[START THE DATA]

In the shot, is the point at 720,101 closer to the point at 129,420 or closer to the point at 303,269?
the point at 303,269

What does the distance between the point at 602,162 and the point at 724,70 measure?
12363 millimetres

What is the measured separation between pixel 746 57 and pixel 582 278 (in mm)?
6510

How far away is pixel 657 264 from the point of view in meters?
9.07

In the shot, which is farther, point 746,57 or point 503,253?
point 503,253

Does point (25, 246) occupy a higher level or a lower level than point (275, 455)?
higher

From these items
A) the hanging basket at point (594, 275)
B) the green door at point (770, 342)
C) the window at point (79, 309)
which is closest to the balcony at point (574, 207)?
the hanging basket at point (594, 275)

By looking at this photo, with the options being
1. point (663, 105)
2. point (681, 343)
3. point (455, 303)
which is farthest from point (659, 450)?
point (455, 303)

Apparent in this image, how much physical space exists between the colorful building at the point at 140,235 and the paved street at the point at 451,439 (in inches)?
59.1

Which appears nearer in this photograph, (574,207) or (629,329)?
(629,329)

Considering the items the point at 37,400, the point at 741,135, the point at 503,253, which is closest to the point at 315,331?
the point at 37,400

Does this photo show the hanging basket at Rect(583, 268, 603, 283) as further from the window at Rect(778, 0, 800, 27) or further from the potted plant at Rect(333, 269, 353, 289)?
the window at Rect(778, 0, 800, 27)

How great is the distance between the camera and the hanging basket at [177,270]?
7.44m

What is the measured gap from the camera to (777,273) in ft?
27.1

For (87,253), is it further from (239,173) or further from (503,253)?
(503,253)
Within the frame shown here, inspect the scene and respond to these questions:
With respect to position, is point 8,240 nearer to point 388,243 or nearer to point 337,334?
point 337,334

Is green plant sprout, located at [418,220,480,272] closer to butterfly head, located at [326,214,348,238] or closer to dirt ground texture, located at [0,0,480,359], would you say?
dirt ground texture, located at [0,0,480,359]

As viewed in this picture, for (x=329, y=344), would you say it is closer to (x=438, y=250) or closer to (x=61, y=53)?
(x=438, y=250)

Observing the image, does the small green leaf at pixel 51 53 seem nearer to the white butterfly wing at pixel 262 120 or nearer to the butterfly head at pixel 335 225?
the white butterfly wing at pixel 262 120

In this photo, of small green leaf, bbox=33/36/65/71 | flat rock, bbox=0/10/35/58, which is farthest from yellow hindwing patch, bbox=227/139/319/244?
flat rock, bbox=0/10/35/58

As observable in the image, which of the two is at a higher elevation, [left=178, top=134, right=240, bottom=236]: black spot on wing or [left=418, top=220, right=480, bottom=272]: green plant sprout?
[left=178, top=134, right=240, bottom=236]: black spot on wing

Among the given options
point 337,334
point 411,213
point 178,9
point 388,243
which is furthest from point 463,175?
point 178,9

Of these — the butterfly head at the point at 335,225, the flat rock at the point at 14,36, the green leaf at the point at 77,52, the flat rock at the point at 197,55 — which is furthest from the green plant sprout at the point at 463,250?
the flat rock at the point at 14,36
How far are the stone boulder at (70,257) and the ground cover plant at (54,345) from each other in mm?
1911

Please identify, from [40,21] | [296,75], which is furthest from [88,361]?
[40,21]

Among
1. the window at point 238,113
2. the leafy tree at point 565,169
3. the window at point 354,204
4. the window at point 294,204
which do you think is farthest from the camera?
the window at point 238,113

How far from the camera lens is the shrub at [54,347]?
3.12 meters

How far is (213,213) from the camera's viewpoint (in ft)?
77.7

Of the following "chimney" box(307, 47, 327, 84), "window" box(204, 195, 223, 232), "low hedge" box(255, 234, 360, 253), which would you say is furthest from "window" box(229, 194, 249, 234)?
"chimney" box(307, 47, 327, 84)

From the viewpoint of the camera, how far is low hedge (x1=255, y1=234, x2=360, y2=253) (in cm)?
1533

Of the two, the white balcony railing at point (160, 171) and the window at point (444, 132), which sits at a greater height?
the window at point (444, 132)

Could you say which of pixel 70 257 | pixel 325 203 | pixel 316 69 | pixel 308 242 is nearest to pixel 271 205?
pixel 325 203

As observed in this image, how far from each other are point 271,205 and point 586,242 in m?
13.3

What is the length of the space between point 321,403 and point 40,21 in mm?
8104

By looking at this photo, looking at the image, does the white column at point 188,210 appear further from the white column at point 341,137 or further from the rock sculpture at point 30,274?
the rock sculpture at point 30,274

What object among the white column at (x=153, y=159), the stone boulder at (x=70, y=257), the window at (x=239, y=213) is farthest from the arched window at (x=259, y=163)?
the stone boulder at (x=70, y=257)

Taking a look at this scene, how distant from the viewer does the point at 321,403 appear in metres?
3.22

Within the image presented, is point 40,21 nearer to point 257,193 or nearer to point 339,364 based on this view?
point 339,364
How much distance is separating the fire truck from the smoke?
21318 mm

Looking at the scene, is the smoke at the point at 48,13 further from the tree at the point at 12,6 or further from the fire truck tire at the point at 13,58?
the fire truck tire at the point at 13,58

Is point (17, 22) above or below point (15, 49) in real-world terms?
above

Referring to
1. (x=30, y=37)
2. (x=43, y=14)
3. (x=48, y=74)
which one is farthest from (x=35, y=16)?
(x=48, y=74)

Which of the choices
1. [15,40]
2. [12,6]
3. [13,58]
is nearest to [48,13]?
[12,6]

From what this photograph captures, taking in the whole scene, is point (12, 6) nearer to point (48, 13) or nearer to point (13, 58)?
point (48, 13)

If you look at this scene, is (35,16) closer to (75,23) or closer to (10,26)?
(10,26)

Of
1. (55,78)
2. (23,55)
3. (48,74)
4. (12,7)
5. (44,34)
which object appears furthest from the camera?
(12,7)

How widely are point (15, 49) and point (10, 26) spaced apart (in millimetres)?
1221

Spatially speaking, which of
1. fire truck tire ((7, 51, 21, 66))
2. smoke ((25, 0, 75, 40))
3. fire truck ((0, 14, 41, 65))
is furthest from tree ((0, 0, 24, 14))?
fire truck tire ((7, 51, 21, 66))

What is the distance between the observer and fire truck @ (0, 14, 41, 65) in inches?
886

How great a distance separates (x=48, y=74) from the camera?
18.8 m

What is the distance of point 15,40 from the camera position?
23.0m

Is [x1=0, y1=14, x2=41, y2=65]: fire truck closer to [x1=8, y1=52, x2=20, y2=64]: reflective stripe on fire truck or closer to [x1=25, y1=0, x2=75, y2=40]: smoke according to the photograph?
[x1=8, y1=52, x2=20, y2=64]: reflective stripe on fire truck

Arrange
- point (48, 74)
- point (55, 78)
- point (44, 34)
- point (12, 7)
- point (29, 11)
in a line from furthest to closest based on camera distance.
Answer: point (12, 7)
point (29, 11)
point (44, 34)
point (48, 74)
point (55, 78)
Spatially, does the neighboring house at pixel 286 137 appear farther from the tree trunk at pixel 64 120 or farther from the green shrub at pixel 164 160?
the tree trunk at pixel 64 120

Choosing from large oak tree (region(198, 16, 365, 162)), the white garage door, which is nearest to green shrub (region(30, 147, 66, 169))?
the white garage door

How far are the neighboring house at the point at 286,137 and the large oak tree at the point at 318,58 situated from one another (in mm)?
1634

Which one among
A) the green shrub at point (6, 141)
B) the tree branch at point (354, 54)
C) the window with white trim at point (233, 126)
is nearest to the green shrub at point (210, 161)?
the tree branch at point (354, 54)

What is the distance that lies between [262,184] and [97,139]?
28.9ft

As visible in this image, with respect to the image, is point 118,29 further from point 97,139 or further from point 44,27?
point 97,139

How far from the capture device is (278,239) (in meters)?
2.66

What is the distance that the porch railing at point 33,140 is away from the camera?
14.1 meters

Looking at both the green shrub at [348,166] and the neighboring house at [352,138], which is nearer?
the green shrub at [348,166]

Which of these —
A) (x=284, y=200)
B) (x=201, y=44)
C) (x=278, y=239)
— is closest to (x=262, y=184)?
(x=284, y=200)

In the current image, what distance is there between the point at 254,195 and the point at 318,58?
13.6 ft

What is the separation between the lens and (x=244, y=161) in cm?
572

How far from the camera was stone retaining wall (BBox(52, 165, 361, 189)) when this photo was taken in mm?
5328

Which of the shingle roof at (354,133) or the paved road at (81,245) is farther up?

[END THE DATA]

*GOAL*: Reproduce the listing word for word, from its first line through the line containing "12363 millimetres", including both of those lines.

*OUTPUT OF THE EXERCISE*:
In the shot, is the point at 720,101 closer to the point at 129,420 or closer to the point at 303,269?
the point at 303,269

What does the distance between the point at 602,162 and the point at 724,70 measure?
12363 millimetres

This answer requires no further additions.